The official fatwa issuing body said that "it is not permissible for a woman to work in a place where they mix with men," the news website Sabq.org said.

"It is necessary to keep away from places where men congregate. Women should look for decent work that does not make it possible for them to attract men or be attracted by men," it said.
The ruling came from the Committee on Scholarly Work and Ifta, the official issuer of fatwas, or religious rulings, under the Council of Senior Scholars, the top authority for Islamic issues in the kingdom.

The fatwa was in response to a question -- published with the ruling -- asking specifically if women should work as cashiers in supermarkets, Sabq reported.

The ruling was unambiguous, and signed by Grand Mufti Sheikh Abdul Aziz al-Sheikh, the head of the Senior Scholars Council, and six other members of the fatwa committee.

Again this is a government-sanctioned religious rulings board.
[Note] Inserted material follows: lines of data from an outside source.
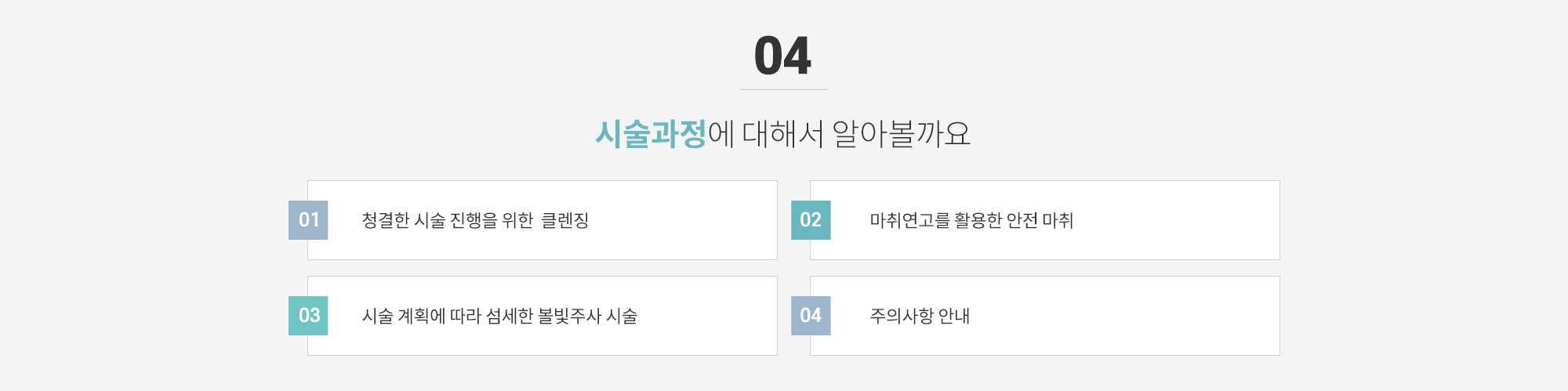 04

시술과정에 대해서 알아볼까요

01 청결한 시술 진행을 위한 클렌징

02 마취연고를 활용한 안전 마취

03 시술 계획에 따라 섬세한 볼빛주사 시술

04 주의사항 안내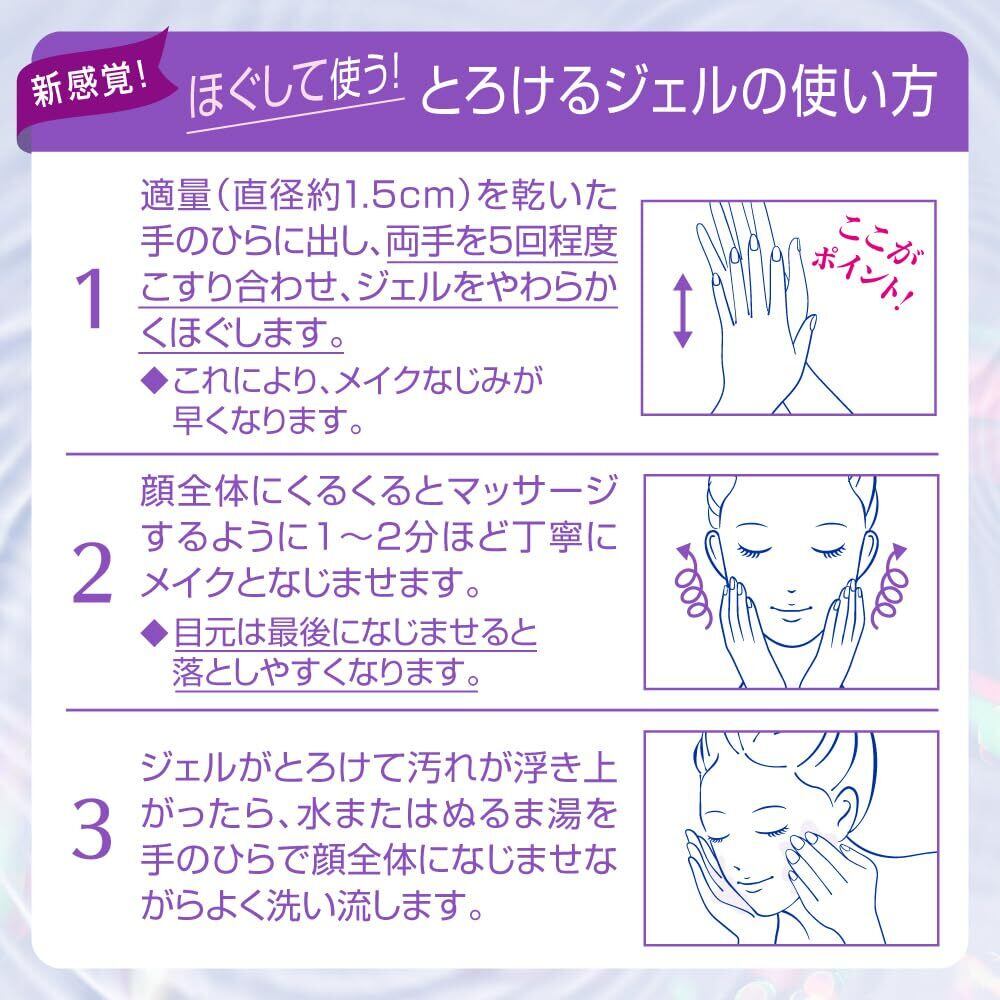 新感覚! ほぐして使う! とろけるジェルの使い方

1 適量(直径約1.5cm)を乾いた手のひらに出し、両手を5回程度こすり合わせ、ジェルをやわらかくほぐします。

◆これにより、メイクなじみが早くなります。

ここがポイント!

2 顔全体にくるくるとマッサージするように1～2分ほど丁寧にメイクとなじませます。

◆目元は最後になじませると落としやすくなります。

3 ジェルがとろけて汚れが浮き上がったら、水またはぬるま湯を手のひらで顔全体になじませながらよく洗い流します。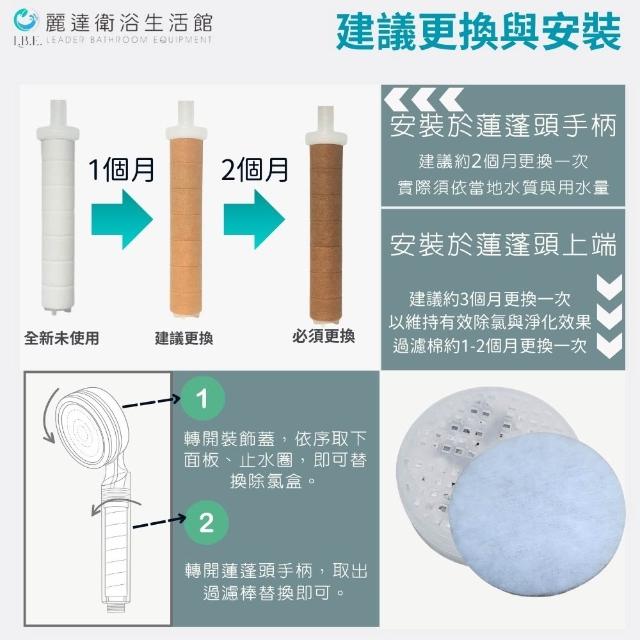 麗達衛浴生活館
L.B.E. LEADER BATHROOM EQUIPMENT

建議更換與安裝

1個月

2個月

全新未使用

建議更換

必須更換

安裝於蓮蓬頭手柄
建議約2個月更換一次
實際須依當地水質與用水量

安裝於蓮蓬頭上端
建議約3個月更換一次
以維持有效除氯與淨化效果
過濾棉約1-2個月更換一次

1
轉開裝飾蓋，依序取下面板、止水圈，即可替換除氯盒。

2
轉開蓮蓬頭手柄，取出過濾棒替換即可。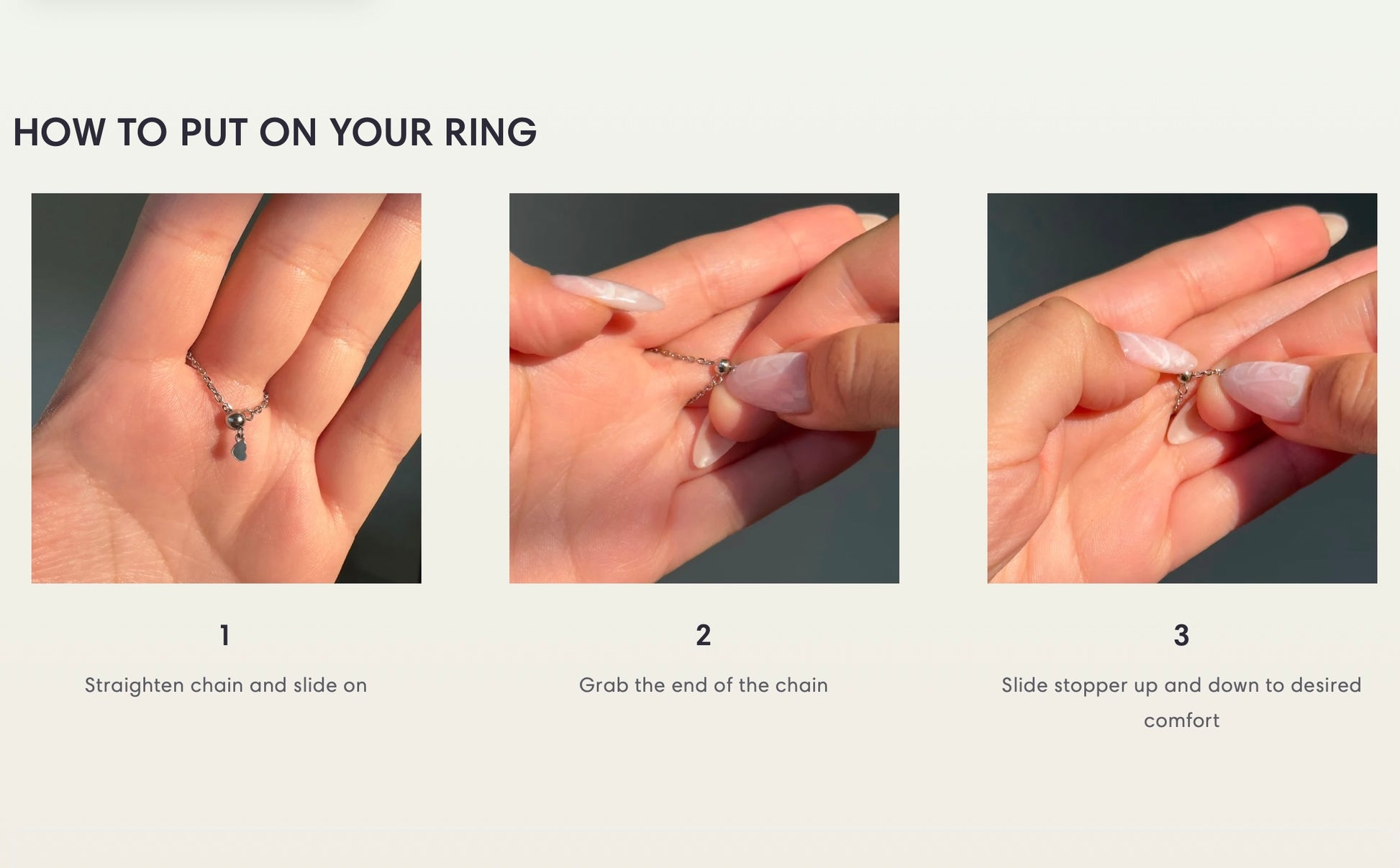 HOW TO PUT ON YOUR RING

1

Straighten chain and slide on

2

Grab the end of the chain

3

Slide stopper up and down to desired comfort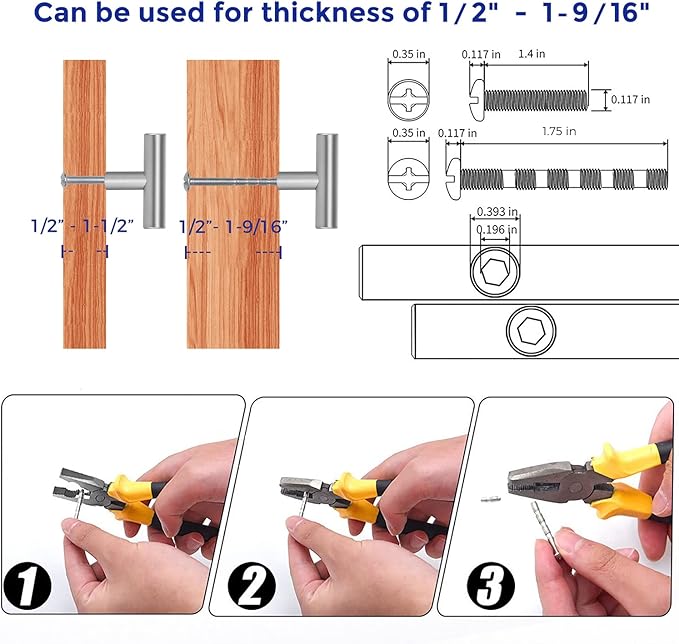 Can be used for thickness of 1/2" - 1-9/16"

1/2" - 1-1/2"

1/2"- 1-9/16"

0.35 in

0.117 in

1.4 in

0.117 in

0.35 in

0.117 in

1.75 in

0.393 in

0.196 in

1

2

3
It sounds like their problem goes beyond the existing restrictions on the women cashiers. (What I don't understand is why women - with their guardians, of course - are allowed to go to stores altogether, where they see male cashiers.) It is unclear whether this will make those cashiers illegal, or if the government can ignore this fatwa.

The worse news:

A Saudi journalist is to be lashed in public after he was convicted of instigating protests against a government electricity company because of continuous power cuts in a central town, Ajel online newspaper said on Monday.

The court in Qubba in the central province of Qaseem sentenced Fahd Al Jukhaidib, a journalist in the Saudi Arabic language daily Aljazierah, to two months in prison and 50 lashes with the whip, including 25 lashes in public in front of the electricity department, the paper said.

Al Jukaidib was accused of leading residents of Qubba to the department two years ago to demand action to resolve continuous power cuts in the town.

A few days later, the company yielded to their demands and sent seven additional power generators to the town.

“The problem was over but I was later summoned by police, who charged me of instigating protests. I was then referred to court, which has just sentenced me to two months in prison and 50 lashes, including 25 lashes in front of the electricity department,” the paper quoted Al Jukhaidib as saying.